Medulloblastoma is the most common malignant brain tumor in children and accounts for approximately 20% of all central nervous system (CNS) tumors.1,2 Despite its relatively high incidence, the biology of this tumor is poorly understood. The World Health Organization classifies all medulloblastomas as grade IV given their potential for aggressive behavior. However, these tumors vary widely in terms of associated clinical outcomes. Risk stratification strategies that place patients into standard- and high-risk groups show 5-year survival rates of roughly 86(±9)% and 40%, respectively.3,4 Factors associated with increased risk include age <3 years, residual disease following surgical resection, and metastatic disease at presentation. However, clinical staging does not always accurately predict tumor behavior in the individual patient. Current treatment strategies, while often curative, frequently result in significant lifelong debilitation, and the limited predictive power of the 2-tier stratification system likely significantly contributes to overall patient morbidity, given that some patients with less aggressive tumors are likely overtreated.5 Histologic classification has also been shown to correlate well with patient outcome.6–8 However, the value of such schemes is limited due to the relative rarity of anaplasia in medulloblastoma,9 limited tumor sampling, and heterogeneous tumor histology. There is currently an effort in the field to subclassify medulloblastomas based on molecular profiling (as most recently summarized by Taylor et al10); however, these new schemes have yet to be translated into clinical practice.

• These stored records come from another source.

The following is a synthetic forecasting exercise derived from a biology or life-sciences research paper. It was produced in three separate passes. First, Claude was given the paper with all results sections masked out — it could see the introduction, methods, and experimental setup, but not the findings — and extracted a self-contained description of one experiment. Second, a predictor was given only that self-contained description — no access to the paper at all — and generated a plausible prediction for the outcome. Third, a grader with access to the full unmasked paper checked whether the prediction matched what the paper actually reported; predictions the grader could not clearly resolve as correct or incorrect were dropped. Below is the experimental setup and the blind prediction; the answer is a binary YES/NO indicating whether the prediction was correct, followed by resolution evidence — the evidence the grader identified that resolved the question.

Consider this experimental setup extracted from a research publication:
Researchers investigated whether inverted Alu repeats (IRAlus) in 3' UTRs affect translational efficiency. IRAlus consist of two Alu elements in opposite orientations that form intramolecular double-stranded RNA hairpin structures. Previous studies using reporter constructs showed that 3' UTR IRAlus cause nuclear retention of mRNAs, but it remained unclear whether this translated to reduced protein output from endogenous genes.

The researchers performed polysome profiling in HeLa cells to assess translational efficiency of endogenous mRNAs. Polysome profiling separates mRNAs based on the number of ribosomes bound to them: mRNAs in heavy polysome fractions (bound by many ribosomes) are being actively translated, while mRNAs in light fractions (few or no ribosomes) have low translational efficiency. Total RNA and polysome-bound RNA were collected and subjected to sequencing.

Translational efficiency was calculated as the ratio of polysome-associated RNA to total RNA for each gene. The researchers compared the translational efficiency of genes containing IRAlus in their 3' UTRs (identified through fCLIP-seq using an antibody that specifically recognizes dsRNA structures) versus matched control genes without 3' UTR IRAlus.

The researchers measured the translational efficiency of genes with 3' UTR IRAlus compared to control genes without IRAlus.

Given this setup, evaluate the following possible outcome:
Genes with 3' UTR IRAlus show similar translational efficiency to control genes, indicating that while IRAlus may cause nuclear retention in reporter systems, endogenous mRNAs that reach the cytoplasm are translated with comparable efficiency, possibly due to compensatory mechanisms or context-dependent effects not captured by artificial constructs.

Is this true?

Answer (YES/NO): NO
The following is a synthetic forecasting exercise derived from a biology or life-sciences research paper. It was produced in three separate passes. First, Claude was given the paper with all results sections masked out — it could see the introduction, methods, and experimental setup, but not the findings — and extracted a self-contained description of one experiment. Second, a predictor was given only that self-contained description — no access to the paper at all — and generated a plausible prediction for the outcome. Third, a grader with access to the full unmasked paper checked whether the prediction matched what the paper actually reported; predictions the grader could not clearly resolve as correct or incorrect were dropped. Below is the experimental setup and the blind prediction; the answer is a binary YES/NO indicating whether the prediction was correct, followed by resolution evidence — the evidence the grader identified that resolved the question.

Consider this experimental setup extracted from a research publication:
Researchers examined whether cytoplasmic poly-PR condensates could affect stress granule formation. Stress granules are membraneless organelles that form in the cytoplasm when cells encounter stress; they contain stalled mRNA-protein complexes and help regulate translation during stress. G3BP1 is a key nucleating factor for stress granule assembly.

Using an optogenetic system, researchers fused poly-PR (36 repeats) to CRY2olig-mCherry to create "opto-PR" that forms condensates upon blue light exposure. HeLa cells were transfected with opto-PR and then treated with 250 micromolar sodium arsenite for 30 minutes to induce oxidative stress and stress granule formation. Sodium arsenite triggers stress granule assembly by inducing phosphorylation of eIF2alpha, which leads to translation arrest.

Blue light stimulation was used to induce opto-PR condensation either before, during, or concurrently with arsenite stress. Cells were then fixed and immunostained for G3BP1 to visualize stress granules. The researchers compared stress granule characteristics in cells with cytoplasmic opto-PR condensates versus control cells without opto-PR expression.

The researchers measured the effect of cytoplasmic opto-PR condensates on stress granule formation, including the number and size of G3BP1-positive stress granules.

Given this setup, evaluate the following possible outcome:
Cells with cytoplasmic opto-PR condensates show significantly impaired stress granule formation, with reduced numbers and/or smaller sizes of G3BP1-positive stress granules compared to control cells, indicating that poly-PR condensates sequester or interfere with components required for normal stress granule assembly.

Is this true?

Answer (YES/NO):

Molecular and cytogenetic studies have uncovered several markers associated with patient outcome independent of clinical staging.9,11–14 More recently, changes at the genomic level have been implicated, with gain of 6q being associated with a poor prognosis and loss of 6q or monosomy 6 (also noted to have alterations in the Wnt signaling pathway) having the opposite effect.15,16 Isochromosome (i)17q, the most frequent cytogenetic abnormality seen in medulloblastoma (estimated in 20%–50% of cases), has also been associated with a poor prognosis;12,16–19 however, not all studies have found this association to be significant.20,21 This alteration has also been reported to be correlated with higher-grade tumors and anaplasia;22,23 as such, it remains unclear whether this represents a statistically independent prognostic marker.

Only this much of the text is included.